2.4 KiB
Embedding Service
Package: @nexusai/embedding-service
Location: packages/embedding-service
Deployed on: Mini PC 1 (192.168.0.81)
Port: 3003
Purpose
Converts text into vector embeddings via Ollama for storage in Qdrant. Keeps embedding workload co-located with the memory service on Mini PC 1, minimizing network hops on the memory write path.
Dependencies
express— HTTP API@nexusai/shared— shared utilitiesdotenv— environment variable loading
Uses Node.js built-in
fetch— no additional HTTP client library needed.
Environment Variables
| Variable | Required | Default | Description |
|---|---|---|---|
| PORT | No | 3003 | Port to listen on |
| OLLAMA_URL | No | http://localhost:11434 | Ollama instance URL |
| EMBEDDING_MODEL | No | nomic-embed-text | Ollama embedding model to use |
Model
nomic-embed-text via Ollama produces 768-dimension vectors using Cosine similarity.
This must match the QDRANT.VECTOR_SIZE constant in @nexusai/shared.
If the embedding model is changed, the Qdrant collections must be reinitialized
with the new vector dimension — updating QDRANT.VECTOR_SIZE in constants.js is
the single change required to keep everything consistent.
Ollama API
Uses the /api/embed endpoint (Ollama v0.4+). Request shape:
{ "model": "nomic-embed-text", "input": "text to embed" }
Response key is embeddings[0] — an array of 768 floats.

**********

### WRITTEN REQUEST 1
Copy the embedding service text from "Dependencies" up to and including "using Cosine similarity.", renaming "nomic-embed-text" to "mxbai-embed-large" throughout.
### WRITTEN REQUEST 2
According to the embedding service text, how many dimensions do the vectors produced by nomic-embed-text have?
The region labeling material plays no part in any of this.

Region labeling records
**********

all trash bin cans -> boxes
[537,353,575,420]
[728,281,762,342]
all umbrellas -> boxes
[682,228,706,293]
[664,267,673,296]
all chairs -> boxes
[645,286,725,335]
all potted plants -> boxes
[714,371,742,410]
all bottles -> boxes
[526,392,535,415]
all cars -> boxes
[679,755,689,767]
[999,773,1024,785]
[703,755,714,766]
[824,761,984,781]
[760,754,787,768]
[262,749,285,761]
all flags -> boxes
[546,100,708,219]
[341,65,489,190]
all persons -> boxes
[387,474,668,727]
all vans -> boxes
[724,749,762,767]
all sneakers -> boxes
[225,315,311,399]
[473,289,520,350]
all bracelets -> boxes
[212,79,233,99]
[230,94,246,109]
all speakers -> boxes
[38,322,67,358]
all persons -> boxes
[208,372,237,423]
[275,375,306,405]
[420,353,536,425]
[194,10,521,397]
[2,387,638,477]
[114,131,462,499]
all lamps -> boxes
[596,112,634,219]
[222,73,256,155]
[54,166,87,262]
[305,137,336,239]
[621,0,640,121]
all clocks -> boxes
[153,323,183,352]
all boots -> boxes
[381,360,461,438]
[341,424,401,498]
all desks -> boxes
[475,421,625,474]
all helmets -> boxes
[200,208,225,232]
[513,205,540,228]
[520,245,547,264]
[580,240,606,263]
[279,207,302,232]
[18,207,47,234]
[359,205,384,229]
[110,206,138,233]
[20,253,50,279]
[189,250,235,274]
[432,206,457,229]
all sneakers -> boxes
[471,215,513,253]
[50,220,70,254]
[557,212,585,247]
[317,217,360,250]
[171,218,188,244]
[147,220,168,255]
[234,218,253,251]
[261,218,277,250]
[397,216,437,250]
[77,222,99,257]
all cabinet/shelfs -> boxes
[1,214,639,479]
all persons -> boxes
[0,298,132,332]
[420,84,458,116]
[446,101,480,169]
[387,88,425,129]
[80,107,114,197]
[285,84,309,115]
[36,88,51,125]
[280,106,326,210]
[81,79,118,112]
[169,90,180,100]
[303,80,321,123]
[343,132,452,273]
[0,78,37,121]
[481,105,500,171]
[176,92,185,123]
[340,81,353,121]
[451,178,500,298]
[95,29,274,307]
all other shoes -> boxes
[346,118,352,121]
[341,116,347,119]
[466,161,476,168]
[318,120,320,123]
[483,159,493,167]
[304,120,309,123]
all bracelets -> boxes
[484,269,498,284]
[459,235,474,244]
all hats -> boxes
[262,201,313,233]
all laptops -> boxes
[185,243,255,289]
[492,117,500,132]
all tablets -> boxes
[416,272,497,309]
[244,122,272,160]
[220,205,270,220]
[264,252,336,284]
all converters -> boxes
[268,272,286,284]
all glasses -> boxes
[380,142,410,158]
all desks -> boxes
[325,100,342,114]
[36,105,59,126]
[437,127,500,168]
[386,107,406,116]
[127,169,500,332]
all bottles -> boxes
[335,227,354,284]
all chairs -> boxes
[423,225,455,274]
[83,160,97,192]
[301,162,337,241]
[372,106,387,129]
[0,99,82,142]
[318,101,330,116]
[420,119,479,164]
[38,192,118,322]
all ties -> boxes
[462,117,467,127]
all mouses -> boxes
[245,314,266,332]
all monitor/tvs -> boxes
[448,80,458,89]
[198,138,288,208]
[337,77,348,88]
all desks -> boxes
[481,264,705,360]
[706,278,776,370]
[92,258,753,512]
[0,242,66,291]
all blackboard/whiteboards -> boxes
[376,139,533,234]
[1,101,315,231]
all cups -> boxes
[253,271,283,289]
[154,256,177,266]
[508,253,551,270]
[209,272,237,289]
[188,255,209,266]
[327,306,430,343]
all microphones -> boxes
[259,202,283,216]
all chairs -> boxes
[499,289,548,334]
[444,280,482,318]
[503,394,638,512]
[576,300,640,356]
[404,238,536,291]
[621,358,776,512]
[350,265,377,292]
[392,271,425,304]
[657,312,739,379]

**********

### WRITTEN ANSWER 1
Dependencies
express— HTTP API@nexusai/shared— shared utilitiesdotenv— environment variable loading
Uses Node.js built-in
fetch— no additional HTTP client library needed.
Environment Variables
| Variable | Required | Default | Description |
|---|---|---|---|
| PORT | No | 3003 | Port to listen on |
| OLLAMA_URL | No | http://localhost:11434 | Ollama instance URL |
| EMBEDDING_MODEL | No | mxbai-embed-large | Ollama embedding model to use |
Model
mxbai-embed-large via Ollama produces 768-dimension vectors using Cosine similarity.

### WRITTEN ANSWER 2
768